DALLAS — On a recent morning before 8 a.m., Emil Lippe and his wife were inside their Gaston Avenue home when two strangers walked in.

“My wife was in her bathrobe. We’re minding our own business and I asked, ‘What are you doing here?’ And they just left,” Lippe recalled. “Didn’t apologize. They just went next door.”

The home the Lippes have lived next door to for decades in a sought-after Dallas neighborhood is now listed online as an amazing place to rent, with enough beds to sleep 18 people.

“We had the greatest neighbors for over 20 years and then all of the sudden next door is a hotel,” he said.

The home is one of hundreds of properties in Dallas listed as short-term rentals on websites like Airbnb with enough space to sleep a dozen or more people.

Most of those properties are in East Dallas.

Elementary school teacher Jamie Mitchell lives near one such property on Prospect Avenue, near lower Greenville Avenue.

“I bought a lovely home in a lovely neighborhood and I pay a lovely amount of tax dollars to put up with this lovely ridiculous sound all the time,” he said.

According to Mitchell, every weekend they deal with loud music until 3 a.m. or 4 a.m.

Both Mitchell and Lippe have also complained to police and city code enforcement officers about parking and trash violations.
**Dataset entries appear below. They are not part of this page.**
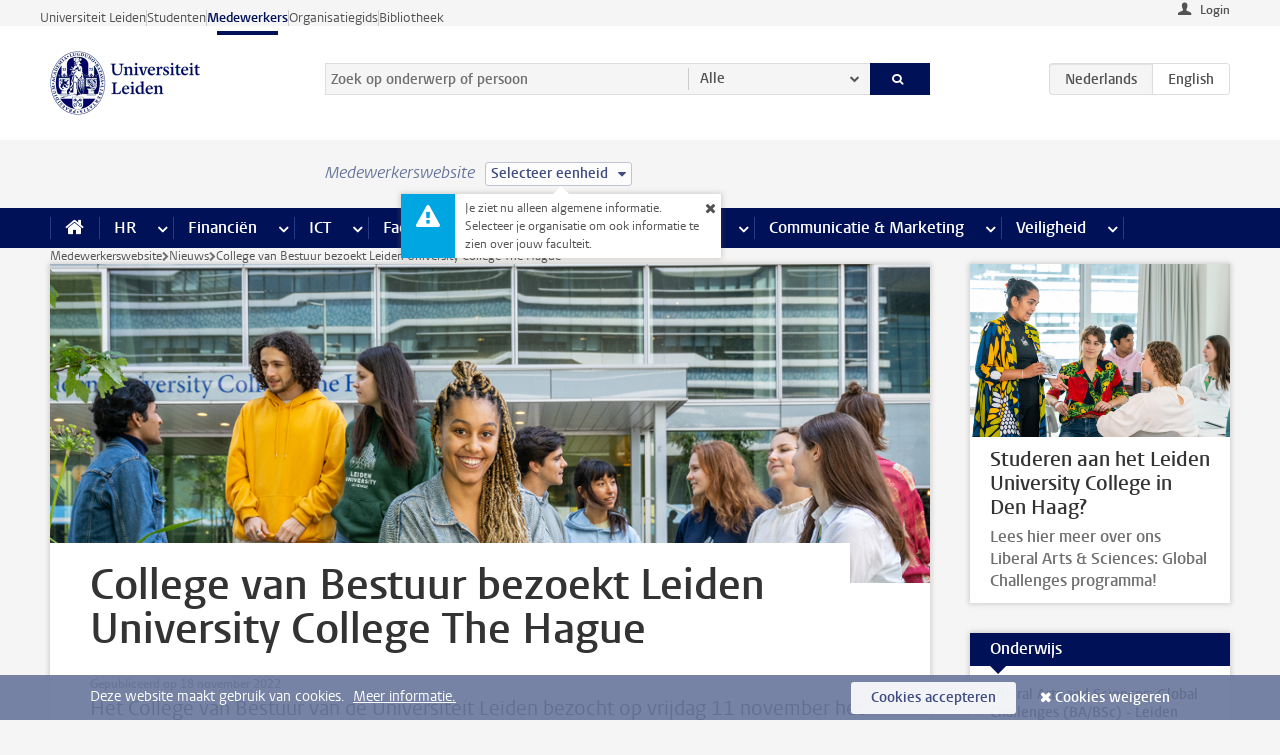

--- FILE ---
content_type: text/javascript;charset=UTF-8
request_url: https://www.medewerkers.universiteitleiden.nl/design-1.0/scripts/ul2common/anchors.js?v=1.217.00
body_size: 407
content:
!function(o){var t=o("article h2, article h3");t.length&&t.each(function(){var t=o(this),e=t.attr("id"),a=!!location.hash&&location.hash.substr(1);if(!e){if(e=t.text().replace(/[^a-zA-Z0-9À-ž]/g," ").trim().replace(/\s+/g,"-").toLowerCase(),document.getElementById(e)){for(var r=1,i=e;document.getElementById(i);)i=[e,r].join("-"),r++;e=i}t.attr("id",e),a===e&&t.get(0).scrollIntoView()}})}(jQuery);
But they say nothing has changed.

“So yeah, I’m frustrated,” said Mitchell. "Extremely frustrated."

Dallas does regulate short-term rental properties, but there’s little to no enforcement of those regulations.

Each owner is supposed to register and pay local taxes, but while there are hundreds – if not thousands – of properties available for rent, only 83 properties are on the registry.

RELATED: Arlington will ban Airbnbs and other short-term rentals across most of city

“We do not, today, have a lot of tools to effectively manage this,” Dallas city councilmember David Blewett told a couple dozen people gathered at a meeting Monday night at the Samuel Grand Recreation Center.

Blewett and fellow councilmember Paula Blackmon, along with a code officer, tax collector and city attorney, met with those irritated East Dallas homeowners.

Blewett and Blackmon told the crowd change needs to happen but warned them that the government moves slow.

But Dallas will soon roll out new software that city leaders hope will help them track more properties.

Jeremy Turner operates two Airbnb properties in Dallas, and he believes irresponsible owners need to be held responsible.

“I think we just need to get rid of the bad eggs,” he said. “That’s what I think needs to happen because there are a ton of Airbnbs in Dallas and I think the more party houses are just a very small fraction.”